ウマさ特盛り!まぜまぜごはん~おいしい日本 食紀行~

ライター&編集者&散歩の案内人・上村一真(カミムラカズマ)がいざなう、食をテーマに旅をする「食紀行」を綴るブログです。

味本・旅本ライブラリー<3>『食の堕落と日本人』 小泉武夫著

2005年08月28日 | 味本・旅本ライブラリー
「食育」という言葉を、最近耳にする機会が多くなりました。ファーストフードやファミレス、ジャンクフードに押されていく中、失われつつある日本の食文化を見直したり、農産品の生産の現場や漁業の現場などを見に行くことは、食べ物の大切さを学ぶとても意義のあることでしょう。私もこの夏、家族で青森県の弘前郊外にある農家のお宅に泊めていただき、子供たちはリンゴ畑の草取りをやったり、畑からトマトを収穫してかじったりと、めったにない体験にたいそう喜んでいました。もっとも学校の宿題の作文に書いてあったのは、夜見に行った青森のねぶた祭りのことでしたが。

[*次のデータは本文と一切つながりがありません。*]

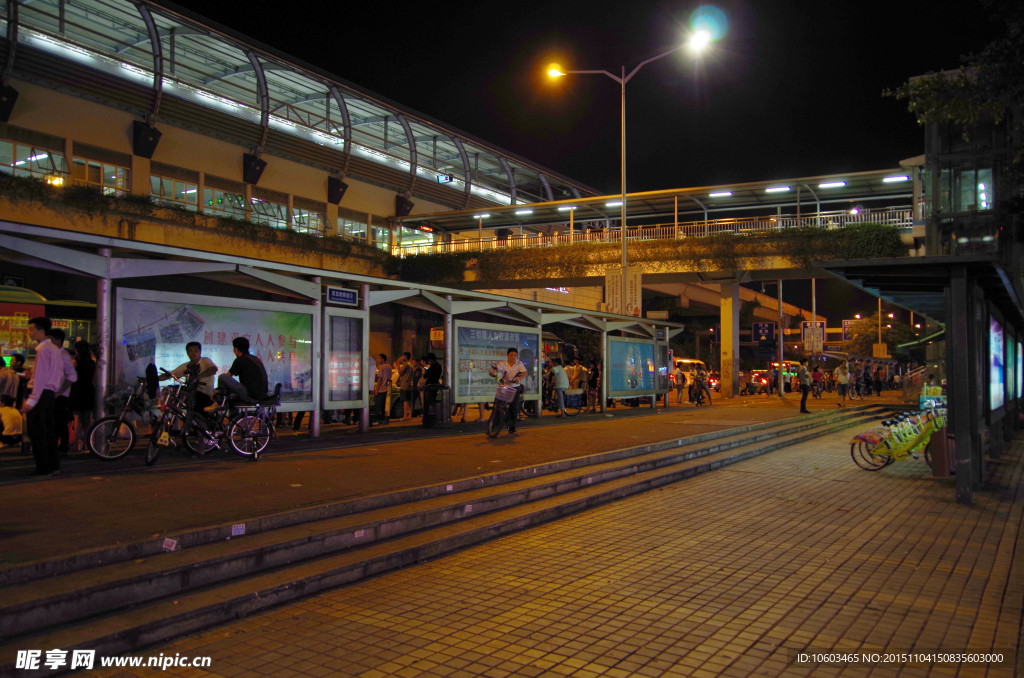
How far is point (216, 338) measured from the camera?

 閑話休題。著者の小泉武夫先生は東京農大の教授であり、発酵学の権威。本書では日本の食文化に並々ならぬ深い造詣と愛情をもっていらっしゃる先生が、その危機的状況に、さまざまな面から警鐘を鳴らしています。特に、食は人間の体だけでなく、心や精神の形成にも影響しているという話は実に興味深い。以前、先生の講義を聴きに言った際、「日本人は肉食をはじめてまだ百数十年しか経っていない。だから欧米の肉食文化に対応できる体質になっていない」という話がありました。農耕と漁撈で食をまかなう、温厚で我慢強い民族だった日本人がやたら「キレる」ようになったのは、この欧米の肉食中心の食文化の影響をはじめ、ファーストフードやジャンクフードの過剰摂取のおかげで不足する栄養素が生じたり、朝食ぬきの恒常化などが原因なのだとか。食生活の変化が人間の心と体に及ぼす影響は、私たちが考えている以上に多大なようです。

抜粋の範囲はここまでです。